This is the main description for firefly task model
This code is for environment

This code uses the polar coordinate
next_x = torch.stack((vel, ang_vel, r, ang))
state = torch.cat([vel, ang_vel, r, ang, vecL, time]) # for policy network
"""



class Model(nn.Module):
    def __init__(self, arg):
        super(self.__class__, self).__init__()
        # constants
        self.dt = arg.

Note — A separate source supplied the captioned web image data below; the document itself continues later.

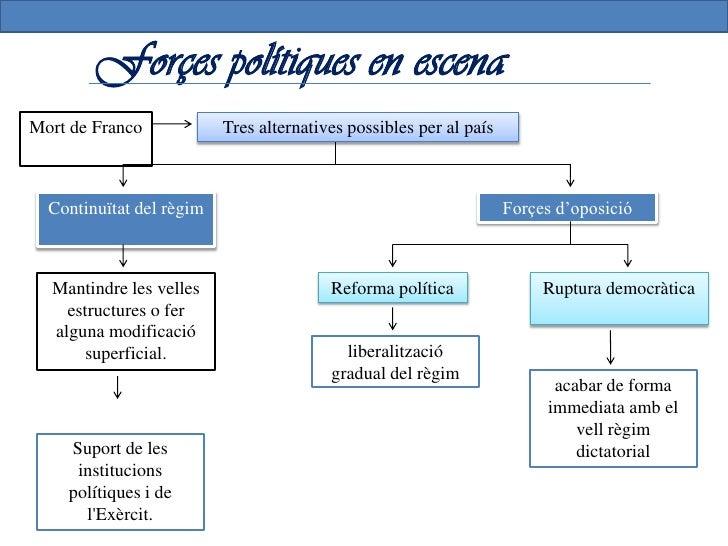 El paper del reiFranco           Va educar a Juan Carlos I                                                  President del ...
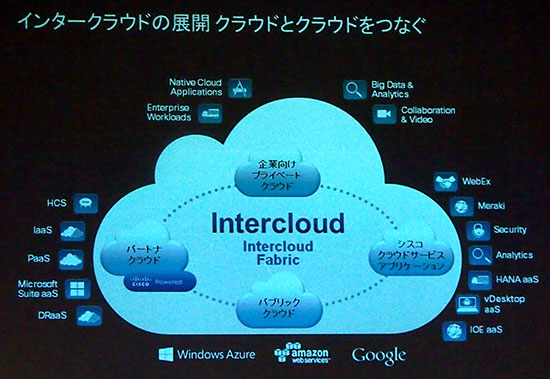 mt_cisco02_intercloud.jpg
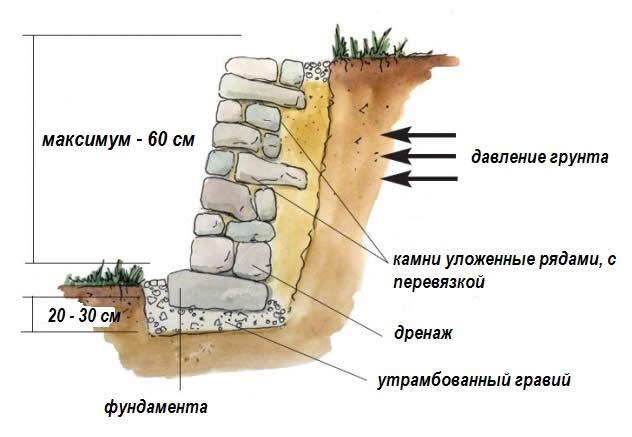 Подпорная стена схема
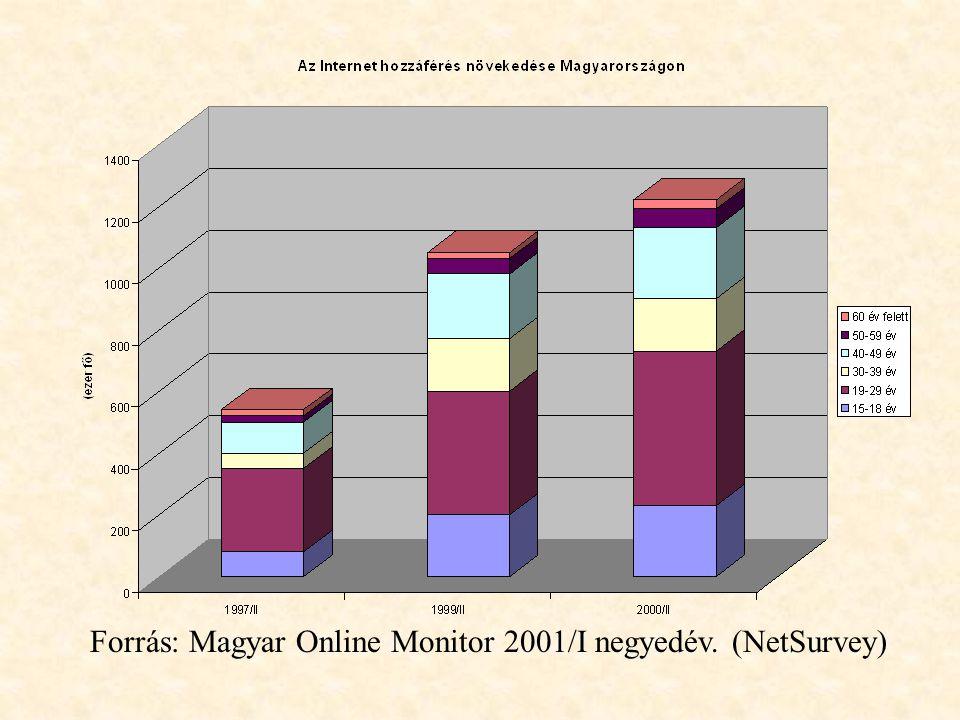Forrás: Magyar Online Monitor 2001/I negyedév. (NetSurvey)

DELTA_T
        self.action_dim = arg.ACTION_DIM
        self.state_dim = arg.STATE_DIM
        self.box = arg.WORLD_SIZE #initial value
        self.max_goal_radius = arg.goal_radius_range[0]
        self.GOAL_RADIUS_STEP = arg.GOAL_RADIUS_STEP_SIZE
        #self.rendering = Render()
        #self.reset()

    def reset(self, gains_range, noise_range, goal_radius_range,relative_angle_range,initial_radius_range=None, 
              goal_radius=None, pro_gains=None, pro_noise_ln_vars=None):

        self.pro_gains = torch.zeros(2).cuda()
        self.pro_noise_ln_vars = torch.zeros(2).cuda()

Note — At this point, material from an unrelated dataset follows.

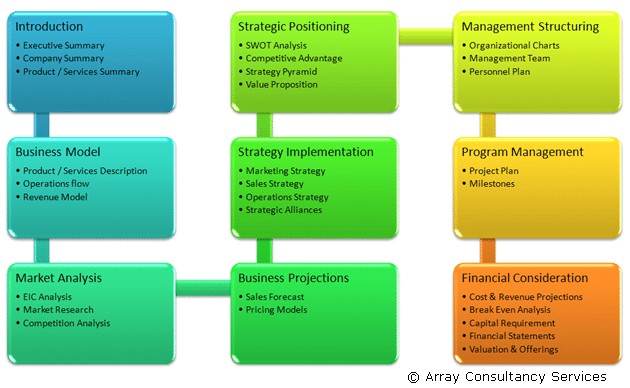 Outline of a Business Plan Overview Flowchart
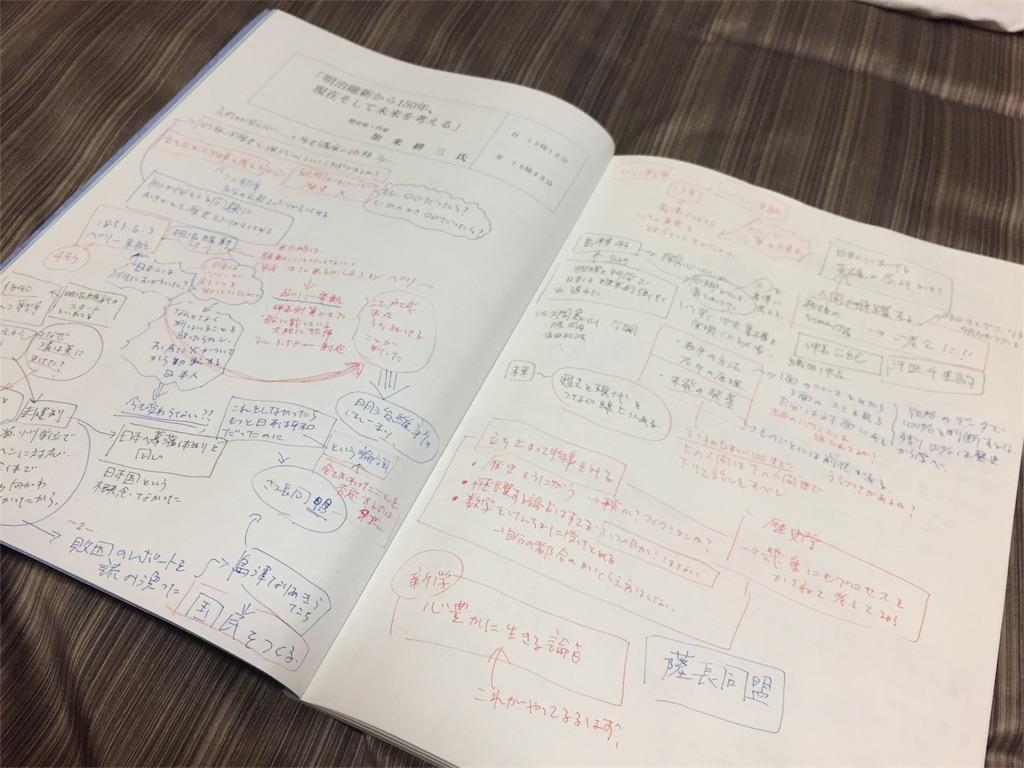 f:id:miho-tachikawa:20180703224947j:image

        if pro_gains is None:
            self.pro_gains[0] = torch.zeros(1).uniform_(gains_range[0], gains_range[1])  #[proc_gain_vel]
            self.pro_gains[1] = torch.zeros(1).uniform_(gains_range[2],
                                                        gains_range[3])  # [proc_gain_ang]
        else:
            self.pro_gains = pro_gains

        if pro_noise_ln_vars is None:

            self.pro_noise_ln_vars[0] = -1 * sample_exp(-noise_range[1], -noise_range[0]) #[proc_vel_noise]
            self.pro_noise_ln_vars[1] = -1 * sample_exp(-noise_range[3], -noise_range[2]) #[proc_ang_noise]
        else:
            self.pro_noise_ln_vars = pro_noise_ln_vars

        if goal_radius is None:
            #self.max_goal_radius = min(self.max_goal_radius + self.GOAL_RADIUS_STEP, goal_radius_range[1])
            #self.goal_radius = torch.zeros(1).uniform_(goal_radius_range[0], self.max_goal_radius).cuda()
            self.goal_radius = torch.zeros(1).uniform_(goal_radius_range[0], goal_radius_range[1]).cuda()
        else:
            self.goal_radius = goal_radius


        self.time = torch.zeros(1)
        if initial_radius_range is None:
            min_r = self.goal_radius.item()
            r = torch.sqrt(torch.zeros(1).uniform_(min_r**2, self.box**2))  # sample radius uniformly in 2D
            self.r = r
        else:
            r = torch.sqrt(torch.zeros(1).uniform_(initial_radius_range[0]**2, initial_radius_range[1]**2))
            self.r = r

        loc_ang = torch.zeros(1).uniform_(-pi, pi) # location angel: to determine initial location
        px = r * torch.cos(loc_ang)
        py = r * torch.sin(loc_ang)
        rel_ang = torch.zeros(1).uniform_(relative_angle_range[0], relative_angle_range[1])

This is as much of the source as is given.